YOUR OBJECTIVE
Restate the listing below word for word; no pictures belong in the copy.

PROVIDED MATERIAL
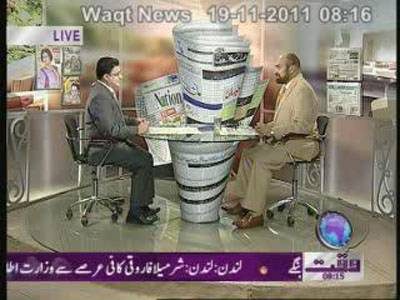 Nawaiwaqt Today 19 November 2011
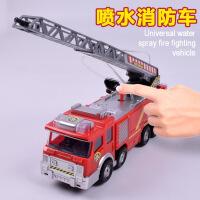 儿童汽车电动车玩具 喷水音乐消防车仿真玩具车 新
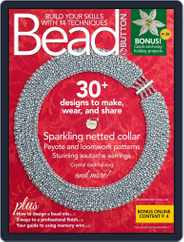 Bead&Button (Digital) Subscription December 1st, 2017 Issue
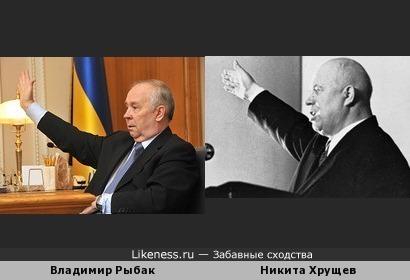 Владимир Рыбак похож на Никиту Хрущева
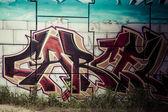 七彩涂鸦、 抽象 grunge gr? ffiti 背景 — 图库照片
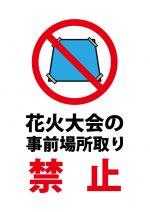 事前場所取り禁止(花火大会)の注意貼り紙テンプレート
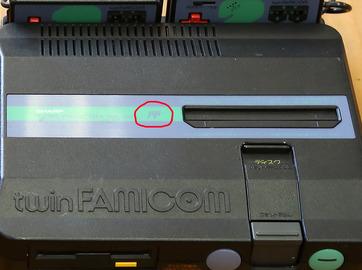 ff名称未設定-1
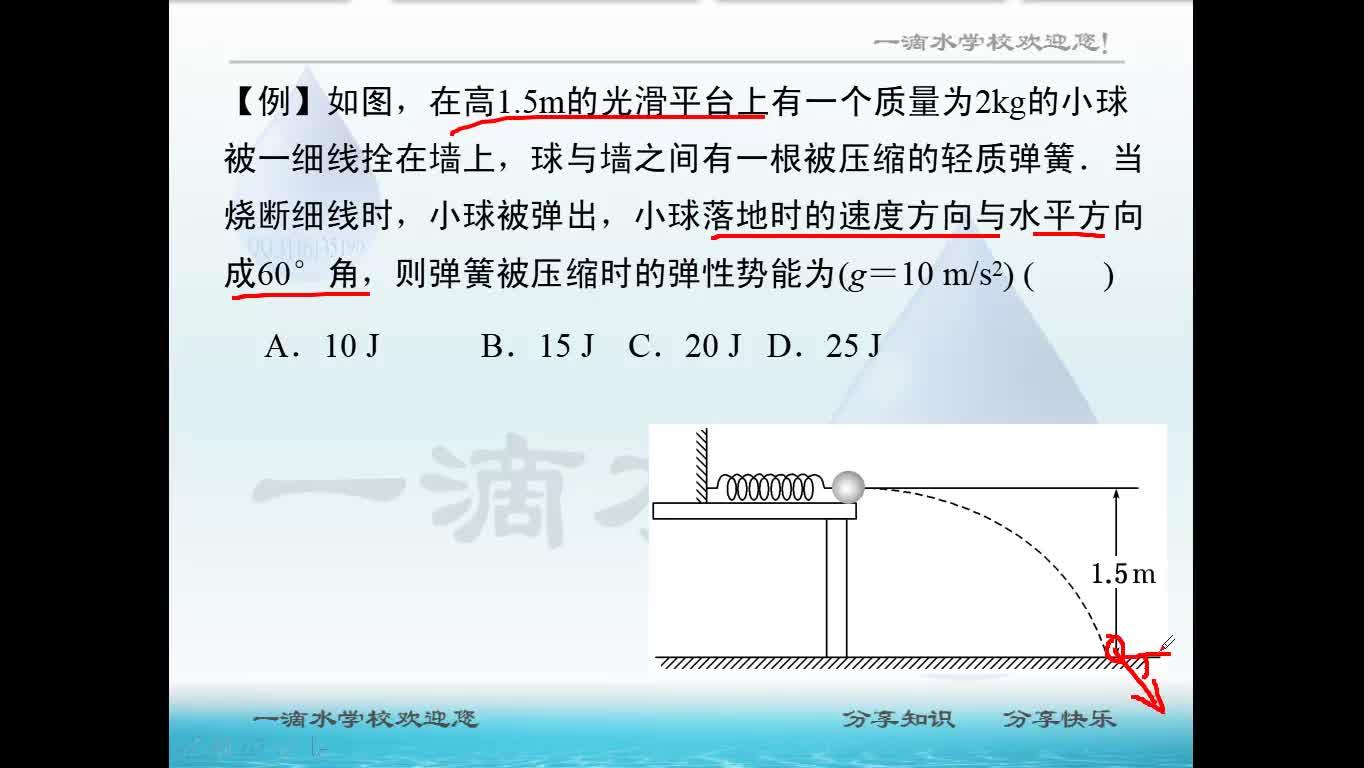 高中物理 必修2 7.6 与平抛运动的综合应用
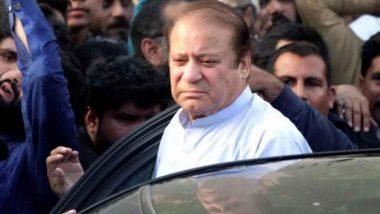 पाकिस्तान के पूर्व पीएम नवाज शरीफ की मां बेगम शमीम अख्तर का लंदन में निधन, पिछले एक महीने से थी बीमार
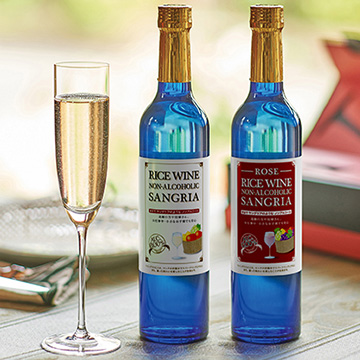 天然素材蔵 ライスワイン ノンアルコール いつでも送料無料 サングリア ロゼ 激安卸販売新品 2本 白ワイン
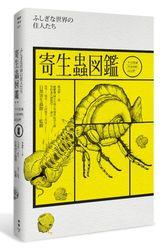 寄生蟲圖鑑:不可思議世界裡的居民們(隨書附贈―台灣版限定寄生蟲圖鑑典藏海報)-cover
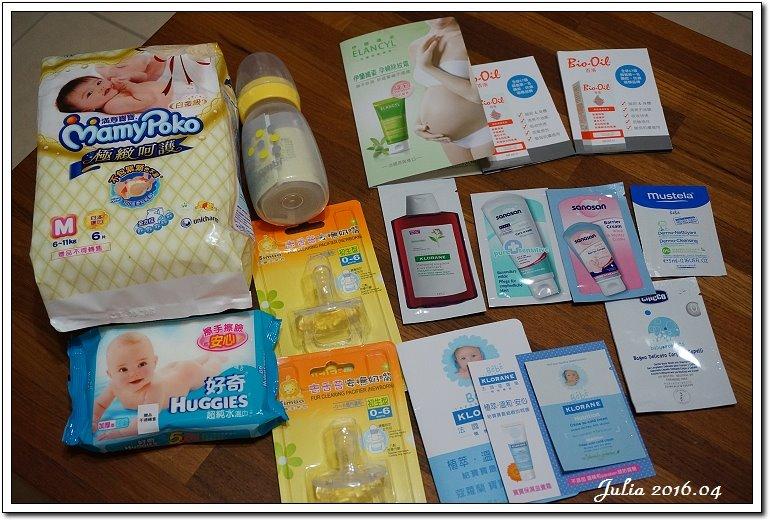 媽媽手冊贈品 (9)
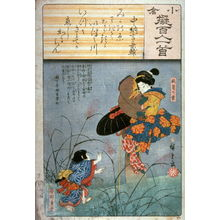 Utagawa Hiroshige: The Spirit of Kuzunoha the Fox with a poem by Chunagon Kanesuke , no. 27 from the series Allusions to the One Hundred Poems (Ogura nazorae hyakunin isshu) - Legion of Honor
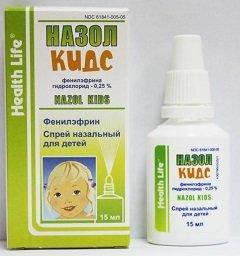 Спрей назальный для детей Назол Кидс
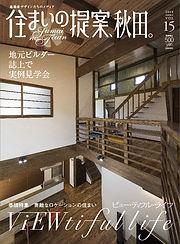 住まいの提案、秋田 vol15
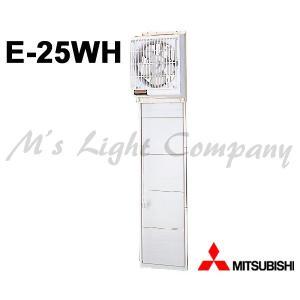 E25WH 【送料無料】 MITSUBISHI E-25WH [窓用・居間用換気扇]
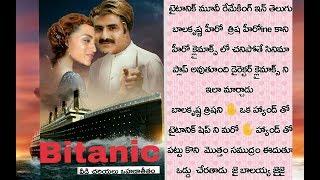 Most peoplewatchedBalakrishna action Titanic movie reaction in Telugu movies 2018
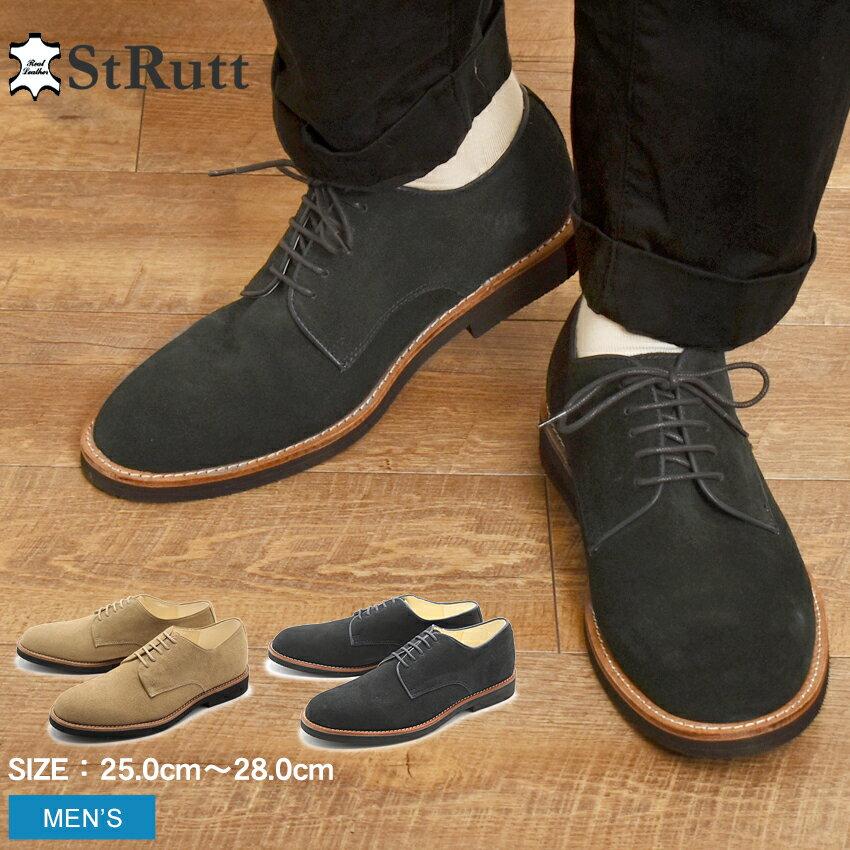 送料無料 レザーシューズ メンズ プレーントゥ 本革 スエード STRUTT ストラット ST220 PLAINTOE 男性 紺 ベージュ 全2色 スウェード シューズ メンズ靴 カジュアルシューズ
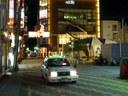 Hiroshima at Night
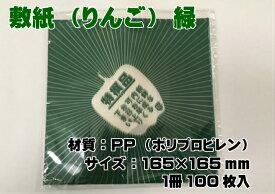 【信和】敷紙 りんご(緑)165×165mm(1冊100枚入)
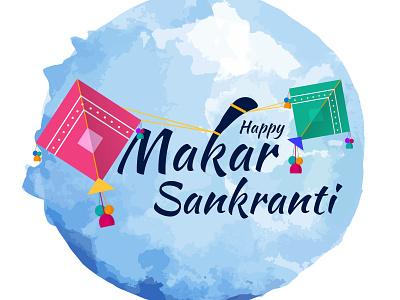 Makar Sankranti indian coloful makar sankrant kites festival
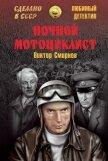 Ночной мотоциклист - Смирнов Виктор Васильевич
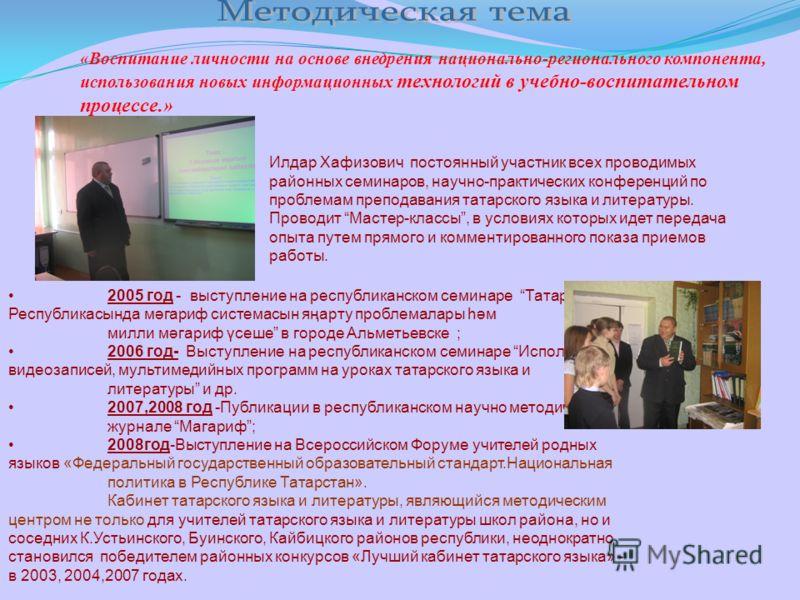 2005 год - выступление на республиканском семинаре Татарстан Республикасында мәгариф системасын яңарту проблемалары һәм милли мәгариф үсеше в городе Альметьевске ; 2006 год- Выступление на республиканском семинаре Использование видеозаписей, мультиме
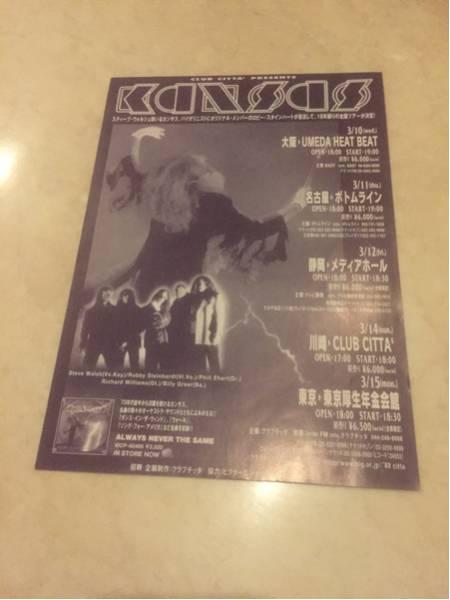 ★【チラシ・フライヤー】KANSAS/カンサス 1999 来日LIVE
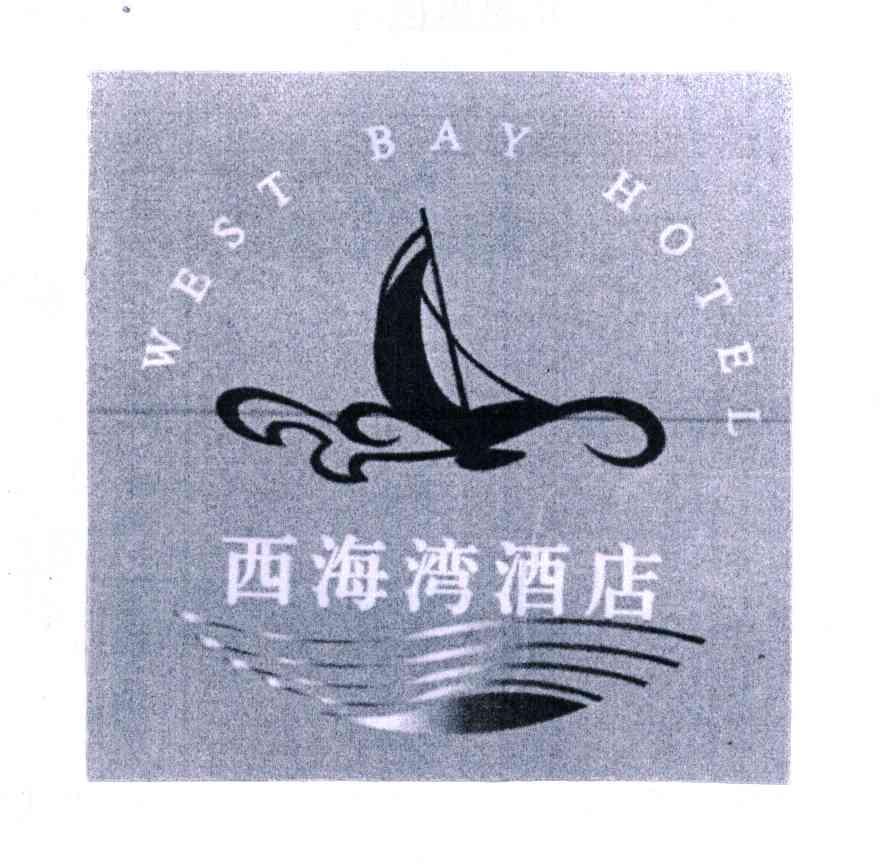 厦门振华物业管理有限公司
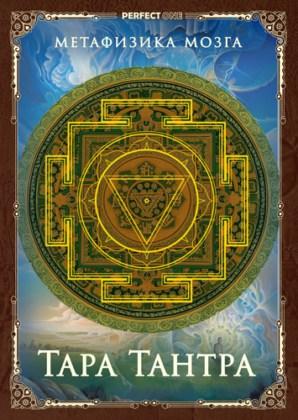 Тара Тантра. Метафизика мозга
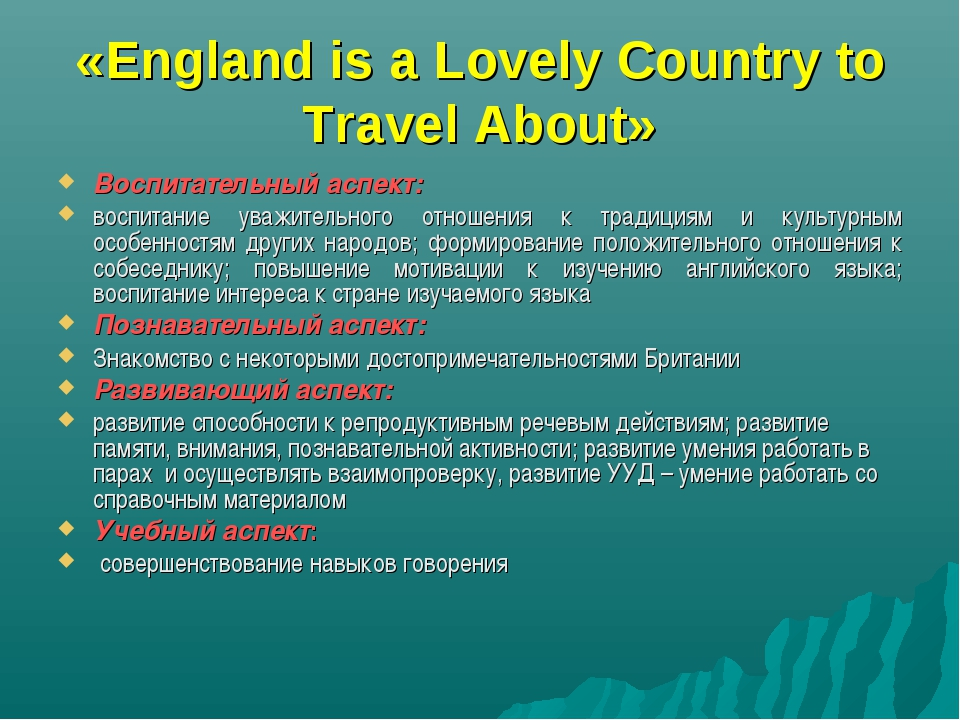 «England is a Lovely Country to Travel About» Воспитательный аспект: воспитан...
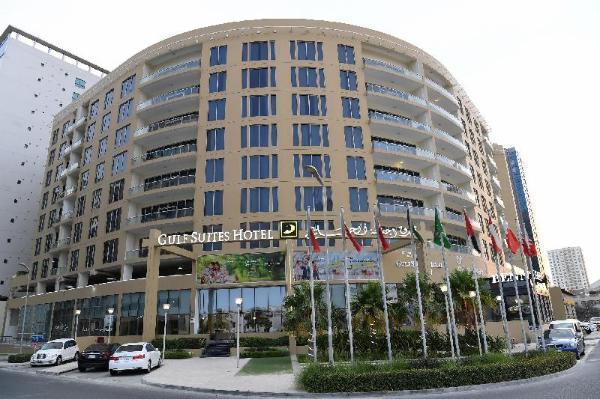 Gulf Residence Amwaj Manama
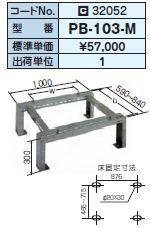 日晴金属 キャッチャー【PB-103-M】高さ300mm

RESPONSE
 Nawaiwaqt Today 19 November 2011
 儿童汽车电动车玩具 喷水音乐消防车仿真玩具车 新
 Bead&Button (Digital) Subscription December 1st, 2017 Issue
 Владимир Рыбак похож на Никиту Хрущева
 七彩涂鸦、 抽象 grunge gr? ffiti 背景 — 图库照片
 事前場所取り禁止(花火大会)の注意貼り紙テンプレート
 ff名称未設定-1
 高中物理 必修2 7.6 与平抛运动的综合应用
 पाकिस्तान के पूर्व पीएम नवाज शरीफ की मां बेगम शमीम अख्तर का लंदन में निधन, पिछले एक महीने से थी बीमार
 天然素材蔵 ライスワイン ノンアルコール いつでも送料無料 サングリア ロゼ 激安卸販売新品 2本 白ワイン
 寄生蟲圖鑑:不可思議世界裡的居民們(隨書附贈―台灣版限定寄生蟲圖鑑典藏海報)-cover
 媽媽手冊贈品 (9)
 Utagawa Hiroshige: The Spirit of Kuzunoha the Fox with a poem by Chunagon Kanesuke , no. 27 from the series Allusions to the One Hundred Poems (Ogura nazorae hyakunin isshu) - Legion of Honor
 Спрей назальный для детей Назол Кидс
 住まいの提案、秋田 vol15
 E25WH 【送料無料】 MITSUBISHI E-25WH [窓用・居間用換気扇]
 Most peoplewatchedBalakrishna action Titanic movie reaction in Telugu movies 2018
 送料無料 レザーシューズ メンズ プレーントゥ 本革 スエード STRUTT ストラット ST220 PLAINTOE 男性 紺 ベージュ 全2色 スウェード シューズ メンズ靴 カジュアルシューズ
 Hiroshima at Night
 【信和】敷紙 りんご(緑)165×165mm(1冊100枚入)
 Makar Sankranti indian coloful makar sankrant kites festival
 Ночной мотоциклист - Смирнов Виктор Васильевич
 2005 год - выступление на республиканском семинаре Татарстан Республикасында мәгариф системасын яңарту проблемалары һәм милли мәгариф үсеше в городе Альметьевске ; 2006 год- Выступление на республиканском семинаре Использование видеозаписей, мультиме
 ★【チラシ・フライヤー】KANSAS/カンサス 1999 来日LIVE
 厦门振华物业管理有限公司
 Тара Тантра. Метафизика мозга
 «England is a Lovely Country to Travel About» Воспитательный аспект: воспитан...
 Gulf Residence Amwaj Manama
 日晴金属 キャッチャー【PB-103-M】高さ300mm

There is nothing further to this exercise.